とびひ(伝染性膿痂疹)— 子どもの感染性皮膚疾患への対処法
夏になると、保育園や幼稚園から「とびひが流行しています」というお知らせを受け取る保護者の方が多くいらっしゃいます。とびひはブドウ球菌や連鎖球菌によって引き起こされる一般的な細菌性皮膚感染症で、特に乳幼児や学童期の子どもによく見られます。感染力が強く、保育園や学校など子ども同士の接触が密な環境で急速に広がることがあるため、早期の対応が重要です。
とびひはどのような症状から始まりますか?
とびひは主に顔、特に口や鼻の周り、そして腕や脚の露出部分に小さな水疱や赤い発疹として現れ始めます。時間が経つと水疱が破れ、黄色や茶色のかさぶたができるのが特徴的な形態です。かゆみを伴うことが多く、子どもが無意識にかいてしまうことで病変が周囲に広がったり、体の他の部分に移ったりすることもあります。大きく水疱性とびひと非水疱性とびひの2つに分けられ、非水疱性の形態がより一般的に見られます。発熱や全身症状を伴わないことがほとんどですが、病変周辺の皮膚が赤く腫れたり、痛みが強くなったりする場合は二次感染の可能性も否定できません。
なぜ子どもに特に発生しやすいのですか?
子どもは大人に比べて皮膚バリアが比較的薄く、アトピー性皮膚炎や虫刺され、傷、湿疹などで皮膚表面がすでに損傷していることが多いです。このように損傷した部分から細菌が侵入して感染が始まるケースがよく見られます。また、保育園や遊び場のような密接な接触が多い環境、頻繁に手を洗わない習慣、おもちゃやタオルなどの物を共有する生活様式も感染拡大に影響します。蒸し暑い夏場は汗や湿気により皮膚バリアがより弱まりやすいため、発生頻度が高くなる傾向があります。
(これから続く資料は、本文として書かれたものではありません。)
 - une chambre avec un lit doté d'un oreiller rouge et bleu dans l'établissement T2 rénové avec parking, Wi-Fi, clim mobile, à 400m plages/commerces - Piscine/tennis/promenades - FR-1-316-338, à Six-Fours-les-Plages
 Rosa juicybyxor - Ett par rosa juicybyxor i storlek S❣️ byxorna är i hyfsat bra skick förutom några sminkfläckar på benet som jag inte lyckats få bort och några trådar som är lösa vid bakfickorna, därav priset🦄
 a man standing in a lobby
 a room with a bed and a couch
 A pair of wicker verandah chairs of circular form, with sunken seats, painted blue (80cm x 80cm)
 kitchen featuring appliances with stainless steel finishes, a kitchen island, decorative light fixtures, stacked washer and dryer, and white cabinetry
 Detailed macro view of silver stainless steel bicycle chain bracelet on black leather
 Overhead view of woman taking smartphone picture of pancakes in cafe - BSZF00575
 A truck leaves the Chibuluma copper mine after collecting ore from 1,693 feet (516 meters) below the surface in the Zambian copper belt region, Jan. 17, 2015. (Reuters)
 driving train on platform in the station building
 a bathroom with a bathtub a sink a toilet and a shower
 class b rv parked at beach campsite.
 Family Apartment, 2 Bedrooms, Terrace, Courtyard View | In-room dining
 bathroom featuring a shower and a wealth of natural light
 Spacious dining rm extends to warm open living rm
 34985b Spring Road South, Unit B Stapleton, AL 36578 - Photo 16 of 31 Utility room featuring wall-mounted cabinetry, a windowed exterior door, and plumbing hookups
他の子どもにうつさないためにはどうすればよいですか?
とびひは直接的な皮膚接触だけでなく、タオル、衣類、おもちゃなどを介した間接接触でも伝播することがあります。感染が疑われる場合は、病変部位を清潔に洗い、通気性のあるガーゼなどで覆って他者との直接接触を最小限に抑えることが役立ちます。爪を短く保ってかくことによる病変の拡大を減らし、手洗いの習慣を強化することも重要です。個人用タオルや寝具は他の家族と分けて使用し、頻繁に洗濯することが望ましいです。保育園や学校では機関ごとに登園制限の基準を設けている場合が多いため、担当の先生や施設に事前に状況を伝え、指示に従うことをお勧めします。
自宅でケアする際の注意点は何ですか?
病変部位を清潔に保ち、刺激を最小限にすることが基本です。かさぶたを無理に取ったり手で触れたりする行為は病変を悪化させ、細菌を他の部位に移す可能性があるため避けるべきです。ぬるま湯で優しく洗い流す程度が推奨され、刺激の強い石鹸やアルコール成分の消毒剤はかえって皮膚バリアを損傷する恐れがあるため使用には注意が必要です。症状が数日続いたり、病変が広がったり、発熱を伴ったりする場合は、自己判断のケアだけに頼らず医療機関を受診することが安全です。
治療を受けないとどうなりますか?
ほとんどのとびひは適切なケアを受ければ大きな後遺症なく改善することが多いです。ただし放置すると病変が体の他の部位に広がったり、まれにより深い組織に細菌が侵入して蜂窩織炎のような二次的な合併症につながる可能性があるため注意が必要です。個人差があるため、症状が顕著であったり悪化する様子が見られる場合は、自己判断せず専門医の診察を受けて正確な状態を確認することが望ましいです。
本情報は一般的な参考情報であり、正確な診断と治療には皮膚科専門医への相談が必要です。